4. Termination of Employment.
(a) Except as provided in this Section, no amount shall be payable
under the Award if the Executive has a Termination of Employment before a
payment date under Section 3.
(b) If an Executive has a Termination of Employment due to death or
Disability during the Performance Period, that Executive shall become fully
vested in a Pro Rata Award (as defined in paragraph (d) below) and such amount
shall be paid in a cash lump sum as soon as administratively feasible after the
Termination of Employment. If an Executive has a Termination of Employment due
to death or Disability after the Performance Period but before payment of all
amounts under this Award, any remaining amounts payable under the Award shall
be paid in a cash lump sum as soon as administratively feasible.
(c) If an Executive has a Termination of Employment (other than due to
death or Disability) that entitles him or her to a "Pro Rata Annual Bonus"
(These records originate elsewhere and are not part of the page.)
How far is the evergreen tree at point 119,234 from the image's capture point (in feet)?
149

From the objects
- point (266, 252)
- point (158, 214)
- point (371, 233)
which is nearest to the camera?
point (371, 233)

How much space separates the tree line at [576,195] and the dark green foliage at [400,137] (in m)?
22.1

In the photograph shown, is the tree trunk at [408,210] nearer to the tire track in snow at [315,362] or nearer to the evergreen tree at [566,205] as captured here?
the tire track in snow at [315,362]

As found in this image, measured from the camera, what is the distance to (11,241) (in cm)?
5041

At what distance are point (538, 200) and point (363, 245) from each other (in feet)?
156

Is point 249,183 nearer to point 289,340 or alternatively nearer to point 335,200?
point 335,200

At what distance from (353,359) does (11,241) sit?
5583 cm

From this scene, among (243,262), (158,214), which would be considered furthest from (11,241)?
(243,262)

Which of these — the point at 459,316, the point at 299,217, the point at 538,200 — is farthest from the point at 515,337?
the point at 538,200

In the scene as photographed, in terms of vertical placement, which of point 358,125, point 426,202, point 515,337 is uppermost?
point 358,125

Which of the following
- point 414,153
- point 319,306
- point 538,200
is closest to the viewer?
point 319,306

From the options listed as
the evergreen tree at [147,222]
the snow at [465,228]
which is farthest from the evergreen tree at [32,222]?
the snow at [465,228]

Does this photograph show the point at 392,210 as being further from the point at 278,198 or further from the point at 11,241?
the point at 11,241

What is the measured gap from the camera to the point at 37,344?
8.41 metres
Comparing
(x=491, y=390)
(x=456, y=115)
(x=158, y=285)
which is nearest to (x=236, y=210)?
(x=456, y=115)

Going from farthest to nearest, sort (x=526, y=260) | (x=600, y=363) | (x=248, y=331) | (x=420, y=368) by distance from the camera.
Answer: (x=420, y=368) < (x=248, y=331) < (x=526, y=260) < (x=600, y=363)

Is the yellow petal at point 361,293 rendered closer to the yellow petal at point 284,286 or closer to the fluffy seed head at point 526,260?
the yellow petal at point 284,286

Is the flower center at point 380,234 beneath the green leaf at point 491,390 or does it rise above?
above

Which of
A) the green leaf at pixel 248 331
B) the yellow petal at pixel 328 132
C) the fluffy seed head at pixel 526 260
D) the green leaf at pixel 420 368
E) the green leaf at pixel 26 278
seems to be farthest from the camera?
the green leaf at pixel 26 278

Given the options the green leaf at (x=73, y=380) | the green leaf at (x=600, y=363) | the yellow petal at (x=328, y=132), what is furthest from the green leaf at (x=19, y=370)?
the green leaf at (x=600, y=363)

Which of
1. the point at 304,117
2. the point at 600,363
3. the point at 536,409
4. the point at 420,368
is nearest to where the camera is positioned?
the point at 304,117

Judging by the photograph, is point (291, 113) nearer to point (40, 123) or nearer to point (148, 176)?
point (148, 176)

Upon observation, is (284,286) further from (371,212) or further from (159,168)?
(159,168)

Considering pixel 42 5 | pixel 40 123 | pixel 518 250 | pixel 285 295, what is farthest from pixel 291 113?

under that Executive's Employment Agreement during the Performance Period, that
Executive shall become fully vested in a Pro Rata Award and such amount shall
be paid in a cash lump sum during the seventh month after the Termination of
Employment. If an Executive has a Termination of Employment (other than due to
death or Disability) that entitles him or her to a Pro Rata Annual Bonus under
that Executive's Employment Agreement after the Performance Period but before
payment of all amounts under this Award, any remaining amounts payable under
the Award shall be paid in a cash lump sum during the seventh month after the
Termination of Employment.
(d) For purposes of this Section 4, "Pro Rata Award" shall mean the
product of the target Award amount multiplied by a fraction - the numerator of
which is the number of months the Executive worked for the Company and its
Subsidiaries during the Performance Period and the denominator of which is the
total number of months during the Performance Period.
5. Change of Control. In the event of a Change of Control during the
Performance Period, the Executive shall become fully vested in the target Award
and the amount payable as a result shall be paid in a cash lump sum as soon as
administratively feasible after such Change of Control. In the event of a
Change of Control after the end of the Performance Period but while amounts
payable under the Award remain outstanding, that remaining amounts payable
under Award shall be paid in a cash lump sum as soon as administratively
feasible after such Change of Control.
6. Nontransferability of Award. This Award shall not be sold,
transferred, pledged, assigned, or otherwise alienated or hypothecated.
7. Taxes and Tax Withholding. The Company or any Subsidiary or
affiliate thereof is authorized to withhold from any payment relating to this
Award amounts of withholding and other taxes due in connection with any
transaction involving this Award, and to take such other action as shall be
necessary to enable the Company and Executive to satisfy obligations for the
payment of withholding taxes and other tax obligations relating to this Award.
The Company shall also have the power and the right to deduct or withhold, or
require the Executive to remit to the Company, an amount sufficient to satisfy
any federal, state, and local taxes required by law to be withheld as a result
of any taxable event arising in connection with this Award.
8. Governing Law; Interpretation.
(a) This Award shall be governed by and construed in accordance with
the laws of the State of Delaware.
(b) The Committee shall have final authority to interpret and construe
the Award, to prescribe, amend and rescind rules and regulations, and to make
any and all determinations, relating to this Award as it deems necessary or
desirable for the administration of this Award, and its determinations and
decisions shall be final, conclusive and binding upon the Company, the
Executive and his legal representative in respect of any questions arising
under this Award.
(c) The Plan and this Award are intended, to the extent applicable, to
satisfy the requirements of Sections 409A of the Code, and the Plan and this
Award shall be interpreted in a manner consistent with the requirements
thereof. Notwithstanding anything to the contrary, the Plan and this Award
shall be administered in accordance with Section 409A of the Code to the extent
applicable.
9. Miscellaneous.
(a) This Agreement shall bind and inure to the benefit of the Company,
its successors and assigns, and the Executive.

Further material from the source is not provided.